I'll def be watching...

pixielated:

It IS disillusioning to see how little Juliette Lewis/Ashley thinks of herself--between the gross thug of a guy that she "respects" and the way she lets him talk about her (and, I assume, treat her). I guess a lot of strippers get into relationships like that. Maybe she'll leave James for Farrah. Get that third blonde girl back, and they could have their own show, Blondetourage, the new "Golden Girls." I don't think Farrah would tolerate that kind of treatment from a man.

It's too bad that one older ho, the former model, was hospitalized and left the show. She was beautiful, seemed a bit classier, and was probably more Bret's speed.

kmvbs8:

megan definately is having her own show. it's called trophy wife. a dating show. brandi c will be featured on it as well.

Donna Martin Graduates!:

"Meanwhile, Soccer Mom does the twist."

In that flapper frock, it's more like the Charleston, but whatevs.

Fantastic recap, as per.

I was sorry to see Juliette Lewis go, and that whole incredulous - I am so hot - how could you pass THIS up - WTF?!?!?" was priceless.

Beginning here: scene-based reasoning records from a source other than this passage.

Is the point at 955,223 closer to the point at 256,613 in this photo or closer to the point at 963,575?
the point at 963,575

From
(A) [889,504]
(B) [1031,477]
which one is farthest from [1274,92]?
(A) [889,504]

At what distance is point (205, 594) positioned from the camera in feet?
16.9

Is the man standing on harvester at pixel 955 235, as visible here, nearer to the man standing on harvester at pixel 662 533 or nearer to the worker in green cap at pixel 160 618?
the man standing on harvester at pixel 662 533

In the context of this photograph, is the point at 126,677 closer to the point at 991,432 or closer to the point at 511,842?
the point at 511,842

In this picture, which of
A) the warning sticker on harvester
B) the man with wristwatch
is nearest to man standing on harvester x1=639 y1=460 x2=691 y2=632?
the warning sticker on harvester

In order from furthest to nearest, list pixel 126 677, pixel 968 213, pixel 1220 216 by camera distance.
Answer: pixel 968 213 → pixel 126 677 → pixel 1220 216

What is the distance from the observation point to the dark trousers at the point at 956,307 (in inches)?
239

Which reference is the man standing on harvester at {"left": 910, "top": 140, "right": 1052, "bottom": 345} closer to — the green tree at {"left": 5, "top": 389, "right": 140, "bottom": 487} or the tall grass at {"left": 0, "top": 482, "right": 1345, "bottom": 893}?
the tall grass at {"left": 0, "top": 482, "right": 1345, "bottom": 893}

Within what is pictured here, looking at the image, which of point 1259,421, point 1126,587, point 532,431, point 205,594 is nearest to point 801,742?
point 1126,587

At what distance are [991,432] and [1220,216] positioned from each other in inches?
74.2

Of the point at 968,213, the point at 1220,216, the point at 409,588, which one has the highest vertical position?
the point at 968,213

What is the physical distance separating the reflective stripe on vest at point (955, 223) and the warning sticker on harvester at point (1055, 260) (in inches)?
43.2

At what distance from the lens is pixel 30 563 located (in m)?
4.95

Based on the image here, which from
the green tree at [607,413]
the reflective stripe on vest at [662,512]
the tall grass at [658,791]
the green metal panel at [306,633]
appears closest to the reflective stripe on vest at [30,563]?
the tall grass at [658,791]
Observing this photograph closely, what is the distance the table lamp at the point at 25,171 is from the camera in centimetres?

But yeah, what a lowlife thug she hooked up with. Like pixielated mentioned upthread - I guess it's a stripper thing...

As for Megan's Trophy Wife show, it might be okay. She was always good value, tho I didn't bother with Charm Skool - should I have?

flowie623:

All I can say is Big John deserves his own show after putting up with all of Bret's skanks! Roadie of Love!

kloewent:

It is pretty obvious that Bret like girls with natural breasts, that is who he picked both times and will probably pick again with Mindy. Why do they keep putting these overblown disgustingly plastic girls on the show? Who would want to touch one of those monstrous "breasts" Ick!

itchy:

Silicone was definitely the worst thing to ever happen to the porn industry.

Funny how Butch Bev admits to having fake tits, but they still manage sag down to her navel.

Snootchy Bootches:

Gravity works, Itchy, gravity works. And it doesn't matter if it is fake or real, eventually the apple will fall on Newton's head. :p

pixielated:

Who would want to touch one of those monstrous breasts, kloewent?

Why, James...and Jiz, I mean Jaz...and probably Farrah. Bret, too, as I remember (at least Juliette Lewis's).

And as for Juliette's "have you seen this?"--girl, he saw it, he had it, and he got the t-shirt. Next!